Moi, l'enterrement de Paul Fort,
Fut le plus beau jour de ma vie.
On comptait bien quelques pécores,
Quelques dindes à Montlhéry,
Quelques méchants, que sais-je encore:
Des moches, des mauvais esprits,
Mais qu'importe? Après tout; les morts
Sont à tout le monde.
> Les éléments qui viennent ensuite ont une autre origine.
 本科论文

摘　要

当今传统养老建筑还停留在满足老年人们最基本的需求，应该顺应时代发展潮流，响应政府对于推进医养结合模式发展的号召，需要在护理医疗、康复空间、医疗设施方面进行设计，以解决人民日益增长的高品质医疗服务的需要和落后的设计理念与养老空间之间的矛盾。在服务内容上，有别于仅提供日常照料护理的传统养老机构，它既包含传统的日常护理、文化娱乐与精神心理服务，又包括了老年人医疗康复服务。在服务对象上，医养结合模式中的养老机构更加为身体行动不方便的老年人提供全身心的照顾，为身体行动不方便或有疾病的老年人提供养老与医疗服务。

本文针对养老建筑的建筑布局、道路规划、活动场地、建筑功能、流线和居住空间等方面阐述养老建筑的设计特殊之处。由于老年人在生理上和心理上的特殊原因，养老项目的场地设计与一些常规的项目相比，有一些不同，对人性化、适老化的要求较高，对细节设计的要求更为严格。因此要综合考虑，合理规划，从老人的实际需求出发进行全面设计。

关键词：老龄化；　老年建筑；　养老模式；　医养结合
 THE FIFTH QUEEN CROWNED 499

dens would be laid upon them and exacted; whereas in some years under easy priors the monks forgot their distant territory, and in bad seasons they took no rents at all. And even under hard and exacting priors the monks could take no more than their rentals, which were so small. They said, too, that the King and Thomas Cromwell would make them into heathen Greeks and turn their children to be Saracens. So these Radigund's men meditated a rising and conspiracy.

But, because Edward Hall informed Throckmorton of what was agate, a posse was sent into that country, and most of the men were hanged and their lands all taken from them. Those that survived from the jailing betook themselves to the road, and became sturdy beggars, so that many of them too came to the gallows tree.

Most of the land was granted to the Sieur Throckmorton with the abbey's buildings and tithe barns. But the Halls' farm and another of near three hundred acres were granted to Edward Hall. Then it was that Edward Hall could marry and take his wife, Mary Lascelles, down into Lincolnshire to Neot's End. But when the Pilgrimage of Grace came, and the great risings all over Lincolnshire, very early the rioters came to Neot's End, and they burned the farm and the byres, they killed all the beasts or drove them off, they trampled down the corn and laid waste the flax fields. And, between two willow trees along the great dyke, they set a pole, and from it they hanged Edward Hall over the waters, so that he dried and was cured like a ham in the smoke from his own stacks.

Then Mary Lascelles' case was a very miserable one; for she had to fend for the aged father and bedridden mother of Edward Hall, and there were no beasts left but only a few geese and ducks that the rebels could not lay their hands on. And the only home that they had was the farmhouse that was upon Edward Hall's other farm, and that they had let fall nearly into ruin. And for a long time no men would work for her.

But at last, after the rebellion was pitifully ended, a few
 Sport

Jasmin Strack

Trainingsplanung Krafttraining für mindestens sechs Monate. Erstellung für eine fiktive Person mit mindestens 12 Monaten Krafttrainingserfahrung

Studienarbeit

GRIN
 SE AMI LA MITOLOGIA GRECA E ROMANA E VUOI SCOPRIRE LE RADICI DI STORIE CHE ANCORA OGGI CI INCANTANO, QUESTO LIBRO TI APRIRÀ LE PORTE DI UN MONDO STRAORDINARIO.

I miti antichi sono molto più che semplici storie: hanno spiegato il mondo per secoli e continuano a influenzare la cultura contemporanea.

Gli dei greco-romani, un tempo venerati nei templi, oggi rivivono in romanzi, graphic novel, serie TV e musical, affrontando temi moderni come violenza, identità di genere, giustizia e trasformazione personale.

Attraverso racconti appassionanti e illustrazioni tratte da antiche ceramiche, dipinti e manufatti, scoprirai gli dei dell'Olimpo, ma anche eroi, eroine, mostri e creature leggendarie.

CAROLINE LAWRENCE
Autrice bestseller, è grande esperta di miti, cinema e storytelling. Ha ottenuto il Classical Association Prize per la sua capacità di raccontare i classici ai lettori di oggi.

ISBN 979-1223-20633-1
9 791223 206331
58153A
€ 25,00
Tant pis,
Moi, l'enterrement de Paul Fort,
Fut le plus beau jours de ma vie.
Le curé allait un peu fort
De Requiem à mon avis.
Longuement penché sur le corps,
Il tirait l'âme à son profit,
Comme s'il fallait un passeport
Aux poètes pour le paradis.
S'il fallait à Dieu du renfort
Pour reconnaître ses amis.
Tous derrière en gardes du corps
Et lui devant, on a suivi.
Le petit cheval n'est pas mort
Comme un chien je le certifie.
Tous les oiseaux étaient dehors
Et toutes les plantes aussi.
Moi, l'enterrement de Paul Fort,
Fut le plus beau jour de ma vie.
L'enterrement de Verlaine
Paroles: Georges Brassens
Le revois-tu mon âme, ce Boul' Mich' d'autrefois
Et dont le plus beau jour fut un jour de beau froid:
Dieu: s'ouvrit-il jamais une voie aussi pure
Au convoi d'un grand mort suivi de miniatures?
Tous les grognards – petits – de Verlaine étaient là,
Toussotant, Frissonnant, Glissant sur le verglas,
Mais qui suivaient ce mort et la désespérance,
Morte enfin, du Premier Rossignol de la France.
Ou plutôt du second (François de Montcorbier,
Voici belle lurette en fut le vrai premier)
N'importe! Lélian, je vous suivrai toujours!
Premier? Second? vous seul. En ce plus froid des jours.